Copy out, word for word, the part of the listing that opens with the line containing "Based on spatial" and runs through the end of the listing.
********
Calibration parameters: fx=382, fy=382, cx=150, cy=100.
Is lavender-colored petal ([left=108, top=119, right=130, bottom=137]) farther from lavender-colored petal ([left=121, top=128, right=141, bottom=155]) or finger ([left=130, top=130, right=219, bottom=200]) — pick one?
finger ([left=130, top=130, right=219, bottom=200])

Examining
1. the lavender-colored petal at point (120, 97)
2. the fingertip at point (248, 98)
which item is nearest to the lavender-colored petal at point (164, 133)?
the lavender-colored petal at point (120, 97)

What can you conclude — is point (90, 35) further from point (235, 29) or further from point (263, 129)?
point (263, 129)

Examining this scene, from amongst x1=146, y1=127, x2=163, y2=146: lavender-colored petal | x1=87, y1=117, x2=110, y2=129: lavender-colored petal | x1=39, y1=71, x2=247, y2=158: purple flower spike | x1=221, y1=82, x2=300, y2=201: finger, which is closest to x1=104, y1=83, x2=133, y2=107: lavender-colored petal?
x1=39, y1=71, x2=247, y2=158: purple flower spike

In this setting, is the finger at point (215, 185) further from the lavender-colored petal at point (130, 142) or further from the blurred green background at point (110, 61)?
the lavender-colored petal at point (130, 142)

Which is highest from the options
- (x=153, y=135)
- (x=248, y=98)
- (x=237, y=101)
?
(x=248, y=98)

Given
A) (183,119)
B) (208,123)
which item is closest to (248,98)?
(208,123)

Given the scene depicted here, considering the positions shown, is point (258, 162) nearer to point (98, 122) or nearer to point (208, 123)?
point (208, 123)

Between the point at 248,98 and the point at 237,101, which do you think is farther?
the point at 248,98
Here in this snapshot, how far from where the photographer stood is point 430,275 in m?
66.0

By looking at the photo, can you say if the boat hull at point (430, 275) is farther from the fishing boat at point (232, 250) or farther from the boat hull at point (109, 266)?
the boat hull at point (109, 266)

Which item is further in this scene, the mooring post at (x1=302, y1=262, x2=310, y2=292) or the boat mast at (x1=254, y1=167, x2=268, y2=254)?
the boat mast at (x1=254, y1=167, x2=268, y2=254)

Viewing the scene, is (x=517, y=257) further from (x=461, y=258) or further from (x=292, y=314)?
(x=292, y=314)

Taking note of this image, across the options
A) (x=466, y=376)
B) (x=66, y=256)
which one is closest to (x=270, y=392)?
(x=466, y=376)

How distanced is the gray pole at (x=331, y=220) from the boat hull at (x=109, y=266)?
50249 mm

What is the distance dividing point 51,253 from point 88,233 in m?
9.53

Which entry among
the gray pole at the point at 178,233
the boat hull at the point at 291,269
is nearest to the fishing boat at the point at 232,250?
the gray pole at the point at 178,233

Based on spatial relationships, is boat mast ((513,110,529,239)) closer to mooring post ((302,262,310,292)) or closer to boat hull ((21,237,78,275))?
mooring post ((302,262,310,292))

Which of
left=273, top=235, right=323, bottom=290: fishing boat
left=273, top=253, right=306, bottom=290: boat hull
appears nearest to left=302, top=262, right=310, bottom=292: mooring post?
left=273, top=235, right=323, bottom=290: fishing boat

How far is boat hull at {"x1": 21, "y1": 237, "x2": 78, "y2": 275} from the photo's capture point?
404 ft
********
FINISHED ANSWER:
Based on spatial relationships, is boat mast ((513,110,529,239)) closer to mooring post ((302,262,310,292)) or closer to boat hull ((21,237,78,275))?
mooring post ((302,262,310,292))

Which of
left=273, top=235, right=323, bottom=290: fishing boat
left=273, top=253, right=306, bottom=290: boat hull
appears nearest to left=302, top=262, right=310, bottom=292: mooring post?
left=273, top=235, right=323, bottom=290: fishing boat

How far is boat hull at {"x1": 21, "y1": 237, "x2": 78, "y2": 275} from the photo's capture point?
404 ft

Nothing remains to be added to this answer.